オキアミ由来の新型オメガ3 クリルオイル

肝機能、生殖機能、脳の老化防止に

矢澤 一良 著 2012.11.27 発行
ISBN 978-4-89295-816-8 C2177 文庫サイズ 48ページ 本体 250円(税抜)

新たな「オメガ3脂肪酸」の登場

オキアミ由来の新型オメガ3 クリルオイル

「クリルオイルの機能性についてお尋ねしたいのですが」
 ここ数年、そうした問い合わせが私のところに各所から寄せられています。
 クリルオイルというのは、海中を浮遊している動物プランクトンの一種「オキアミ」から抽出した油のことです。その研究はまだ始まったばかりですが、専門家のあいだでは「素晴らしい新素材が見つかった」という確信に満ちた期待が湧き上がっています。もちろん、私もその一人です。
 なぜ、新参者のクリルオイルに、これほど熱い視線が注がれているのかというと、そのキーワードは「オメガ3脂肪酸」にあります。
 オメガ3脂肪酸は、魚の油に豊富に含まれている機能性成分で、DHA(ドコサヘキサエン酸)、EPA(エイコサペンタエン酸)はその代表です。DHAは脳にいい成分として、EPAは心臓にいい成分として広く知られ、すでにサプリメントの世界ではスタンダード食品となっています。
 オメガ3脂肪酸は、海洋生物全般に含まれていますから、当然、クリルオイルにも含まれています。しかし、単にオメガ3脂肪酸を含んでいるだけなら、いまさら大きな話題にはなりません。
 クリルオイルが注目されるのは、きわめて特殊な形でオメガ3脂肪酸が含まれている点です。一般の魚油に含まれているオメガ3脂肪酸が「トリグリセリド結合型」であるのに対し、クルオイルは従来のトリグリセリド結合型に加えて、「リン脂質結合型」のオメガ3脂肪酸を含んでいるのが最大の特徴です。
 リン脂質結合型オメガ3の効果は本文で詳しくお話ししますが、従来のトリグリセリド結合型を超える特性および効果がいくつも報告されています。つまり、クリルオイルは、魚油の効果を踏襲しながら、それを上回るパワーを秘めているのです。多くの専門家が注目している理由はここにあります。
 私自身、魚の油に豊富に含まれる「オメガ3脂肪酸」の研究に着手してから二十年以上の歳月が経ちました。
 DHAについては、1990年にマグロの目玉の後ろの脂肪(眼窩脂肪)にDHAが多く含まれることを発見し、その翌年にDHAを高純度に精製する技術を開発。これをきっかけに一気にDHAの生産量が増し、DHAに関する研究が世界レベルで進みました。
 当時の研究データは、魚油を研究している長老(!)たちにとっては、今さら語る必要もないスタンダードなものなのですが、私が教鞭をとっている大学の学生たちに話すと非常に感動します。自分たちが生まれた頃、すでに科学的なデータが揃っていたことに驚くようです。
 この経験から、時代はつねに移り変わっていることを意識し、大切なことは語り継いでいかなければならないのだと実感しました。
 クリルオイルの登場が、オメガ3脂肪酸を見直す新たな契機となり、より多くの人の健康に寄与することを心から願っています。

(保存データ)
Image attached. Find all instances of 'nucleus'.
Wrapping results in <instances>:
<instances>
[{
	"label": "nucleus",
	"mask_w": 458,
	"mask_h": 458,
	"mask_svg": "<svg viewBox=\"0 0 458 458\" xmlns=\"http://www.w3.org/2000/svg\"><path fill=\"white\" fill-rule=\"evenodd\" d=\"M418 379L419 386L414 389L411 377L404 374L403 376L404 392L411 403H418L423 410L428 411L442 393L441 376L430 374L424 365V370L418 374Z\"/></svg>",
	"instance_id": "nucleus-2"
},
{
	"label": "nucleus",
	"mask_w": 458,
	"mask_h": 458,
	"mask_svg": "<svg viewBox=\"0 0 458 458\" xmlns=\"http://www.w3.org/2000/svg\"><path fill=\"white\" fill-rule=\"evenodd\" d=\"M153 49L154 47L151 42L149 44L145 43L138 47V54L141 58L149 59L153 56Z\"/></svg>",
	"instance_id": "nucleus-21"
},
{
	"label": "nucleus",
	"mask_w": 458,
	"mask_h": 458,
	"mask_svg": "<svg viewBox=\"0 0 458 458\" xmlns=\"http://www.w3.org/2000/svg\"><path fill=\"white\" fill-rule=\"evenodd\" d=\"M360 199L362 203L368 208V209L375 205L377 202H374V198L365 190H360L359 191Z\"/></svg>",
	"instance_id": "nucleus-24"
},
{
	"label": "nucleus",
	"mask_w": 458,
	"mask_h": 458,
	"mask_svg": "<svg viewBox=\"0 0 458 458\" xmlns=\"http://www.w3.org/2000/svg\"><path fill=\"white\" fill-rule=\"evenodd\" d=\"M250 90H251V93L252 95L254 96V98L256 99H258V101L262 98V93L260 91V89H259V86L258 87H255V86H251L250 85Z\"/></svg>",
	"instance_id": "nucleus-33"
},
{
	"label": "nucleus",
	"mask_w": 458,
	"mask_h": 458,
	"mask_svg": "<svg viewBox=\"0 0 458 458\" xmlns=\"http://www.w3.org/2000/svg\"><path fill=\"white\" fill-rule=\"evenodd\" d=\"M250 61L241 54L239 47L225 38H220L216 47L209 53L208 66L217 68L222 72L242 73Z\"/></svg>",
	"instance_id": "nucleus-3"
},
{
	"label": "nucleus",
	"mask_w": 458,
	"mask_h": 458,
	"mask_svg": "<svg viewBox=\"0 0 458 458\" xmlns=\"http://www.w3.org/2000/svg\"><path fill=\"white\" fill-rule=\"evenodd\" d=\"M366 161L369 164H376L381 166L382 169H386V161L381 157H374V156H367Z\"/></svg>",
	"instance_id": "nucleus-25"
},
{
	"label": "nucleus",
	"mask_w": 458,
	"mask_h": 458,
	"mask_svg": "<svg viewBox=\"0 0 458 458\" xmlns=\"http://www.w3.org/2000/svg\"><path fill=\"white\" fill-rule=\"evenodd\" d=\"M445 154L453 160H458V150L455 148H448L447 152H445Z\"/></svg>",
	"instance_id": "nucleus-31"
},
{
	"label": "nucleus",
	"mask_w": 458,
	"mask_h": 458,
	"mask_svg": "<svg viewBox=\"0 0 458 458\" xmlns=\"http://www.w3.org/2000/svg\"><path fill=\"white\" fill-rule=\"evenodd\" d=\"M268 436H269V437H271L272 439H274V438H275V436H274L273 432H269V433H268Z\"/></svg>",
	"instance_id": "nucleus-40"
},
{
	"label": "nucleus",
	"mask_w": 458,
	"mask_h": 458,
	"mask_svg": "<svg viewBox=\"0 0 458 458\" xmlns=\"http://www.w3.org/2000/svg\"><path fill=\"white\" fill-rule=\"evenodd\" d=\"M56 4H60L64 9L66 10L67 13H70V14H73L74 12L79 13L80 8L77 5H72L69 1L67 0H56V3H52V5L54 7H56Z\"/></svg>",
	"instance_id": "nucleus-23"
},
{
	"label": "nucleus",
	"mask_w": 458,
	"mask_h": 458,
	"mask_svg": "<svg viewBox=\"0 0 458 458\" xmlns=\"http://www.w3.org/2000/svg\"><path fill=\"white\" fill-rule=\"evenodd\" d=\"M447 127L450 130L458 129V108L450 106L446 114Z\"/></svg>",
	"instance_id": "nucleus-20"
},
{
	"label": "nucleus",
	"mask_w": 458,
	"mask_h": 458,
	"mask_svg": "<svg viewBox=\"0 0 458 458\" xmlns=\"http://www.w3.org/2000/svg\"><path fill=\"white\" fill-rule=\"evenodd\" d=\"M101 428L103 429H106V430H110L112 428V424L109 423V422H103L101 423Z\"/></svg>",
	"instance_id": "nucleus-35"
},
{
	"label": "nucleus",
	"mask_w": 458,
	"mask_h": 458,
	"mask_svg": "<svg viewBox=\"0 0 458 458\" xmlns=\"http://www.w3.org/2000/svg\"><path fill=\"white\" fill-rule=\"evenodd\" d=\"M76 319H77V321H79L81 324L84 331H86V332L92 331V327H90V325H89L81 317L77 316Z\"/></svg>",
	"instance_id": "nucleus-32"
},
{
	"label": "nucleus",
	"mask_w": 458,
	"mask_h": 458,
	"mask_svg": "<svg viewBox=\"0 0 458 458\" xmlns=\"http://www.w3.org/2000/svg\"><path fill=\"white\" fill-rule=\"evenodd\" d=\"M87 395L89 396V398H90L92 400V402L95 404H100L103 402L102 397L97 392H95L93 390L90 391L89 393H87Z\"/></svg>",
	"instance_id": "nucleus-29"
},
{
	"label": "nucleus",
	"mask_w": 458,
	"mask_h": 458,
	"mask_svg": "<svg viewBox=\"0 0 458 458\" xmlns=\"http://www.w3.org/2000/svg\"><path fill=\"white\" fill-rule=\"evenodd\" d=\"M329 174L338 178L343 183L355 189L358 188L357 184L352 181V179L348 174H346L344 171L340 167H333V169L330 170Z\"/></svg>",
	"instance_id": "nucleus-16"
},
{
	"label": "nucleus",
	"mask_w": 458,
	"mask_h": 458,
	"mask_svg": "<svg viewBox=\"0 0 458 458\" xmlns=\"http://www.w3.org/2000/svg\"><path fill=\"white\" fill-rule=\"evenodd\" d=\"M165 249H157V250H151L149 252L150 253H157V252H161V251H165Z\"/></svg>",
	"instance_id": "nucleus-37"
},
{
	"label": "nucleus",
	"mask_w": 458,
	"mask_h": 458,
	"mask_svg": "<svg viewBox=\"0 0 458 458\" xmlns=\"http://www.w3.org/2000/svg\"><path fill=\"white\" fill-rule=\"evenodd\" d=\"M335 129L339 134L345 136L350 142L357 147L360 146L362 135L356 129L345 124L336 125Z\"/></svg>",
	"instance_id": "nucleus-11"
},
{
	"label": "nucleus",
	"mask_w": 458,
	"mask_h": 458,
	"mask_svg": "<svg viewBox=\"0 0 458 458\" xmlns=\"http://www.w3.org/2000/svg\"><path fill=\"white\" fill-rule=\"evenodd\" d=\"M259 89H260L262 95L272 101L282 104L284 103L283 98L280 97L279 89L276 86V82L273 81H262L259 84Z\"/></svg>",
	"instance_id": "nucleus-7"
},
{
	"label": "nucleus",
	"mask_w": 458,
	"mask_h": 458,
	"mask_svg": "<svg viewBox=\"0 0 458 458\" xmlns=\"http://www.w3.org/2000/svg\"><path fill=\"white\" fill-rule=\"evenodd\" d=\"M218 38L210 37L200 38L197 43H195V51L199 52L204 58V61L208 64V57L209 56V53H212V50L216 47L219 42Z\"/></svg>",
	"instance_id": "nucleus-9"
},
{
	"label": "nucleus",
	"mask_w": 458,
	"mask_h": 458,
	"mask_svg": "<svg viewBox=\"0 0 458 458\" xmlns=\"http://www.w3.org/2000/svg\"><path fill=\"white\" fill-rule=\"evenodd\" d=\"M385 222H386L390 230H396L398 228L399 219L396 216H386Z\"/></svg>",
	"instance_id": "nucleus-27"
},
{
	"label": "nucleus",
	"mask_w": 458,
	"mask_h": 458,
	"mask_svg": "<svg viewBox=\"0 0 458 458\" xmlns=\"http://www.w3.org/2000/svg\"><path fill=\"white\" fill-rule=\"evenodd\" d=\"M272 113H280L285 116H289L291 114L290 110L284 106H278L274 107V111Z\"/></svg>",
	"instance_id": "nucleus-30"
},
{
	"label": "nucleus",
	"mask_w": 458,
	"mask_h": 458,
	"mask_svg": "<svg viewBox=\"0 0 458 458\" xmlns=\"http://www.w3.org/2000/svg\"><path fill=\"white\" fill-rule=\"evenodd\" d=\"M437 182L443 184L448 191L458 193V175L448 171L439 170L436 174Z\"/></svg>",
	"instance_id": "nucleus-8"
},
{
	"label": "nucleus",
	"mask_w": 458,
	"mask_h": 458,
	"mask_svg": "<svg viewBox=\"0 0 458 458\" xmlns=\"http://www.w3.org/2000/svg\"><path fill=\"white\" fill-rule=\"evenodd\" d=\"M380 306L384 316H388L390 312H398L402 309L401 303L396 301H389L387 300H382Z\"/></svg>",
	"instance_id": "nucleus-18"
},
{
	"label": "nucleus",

— 学習課題 —
**A.** クリルオイルの文章のうち、「矢澤 一良 著 2012.11.27」から始まり「ら大きな話題にはなりません。」に至るまでの部分を、一字一句そのまま書き写してください。
**B.** クリルオイルの文章によると、クリルオイルは何から抽出した油ですか。

— 解答一覧 —
**A.**
矢澤 一良 著 2012.11.27 発行
ISBN 978-4-89295-816-8 C2177 文庫サイズ 48ページ 本体 250円(税抜)

新たな「オメガ3脂肪酸」の登場

オキアミ由来の新型オメガ3 クリルオイル

「クリルオイルの機能性についてお尋ねしたいのですが」
 ここ数年、そうした問い合わせが私のところに各所から寄せられています。
 クリルオイルというのは、海中を浮遊している動物プランクトンの一種「オキアミ」から抽出した油のことです。その研究はまだ始まったばかりですが、専門家のあいだでは「素晴らしい新素材が見つかった」という確信に満ちた期待が湧き上がっています。もちろん、私もその一人です。
 なぜ、新参者のクリルオイルに、これほど熱い視線が注がれているのかというと、そのキーワードは「オメガ3脂肪酸」にあります。
 オメガ3脂肪酸は、魚の油に豊富に含まれている機能性成分で、DHA(ドコサヘキサエン酸)、EPA(エイコサペンタエン酸)はその代表です。DHAは脳にいい成分として、EPAは心臓にいい成分として広く知られ、すでにサプリメントの世界ではスタンダード食品となっています。
 オメガ3脂肪酸は、海洋生物全般に含まれていますから、当然、クリルオイルにも含まれています。しかし、単にオメガ3脂肪酸を含んでいるだけなら、いまさら大きな話題にはなりません。

**B.** 海中を浮遊している動物プランクトンの一種「オキアミ」から抽出した油です。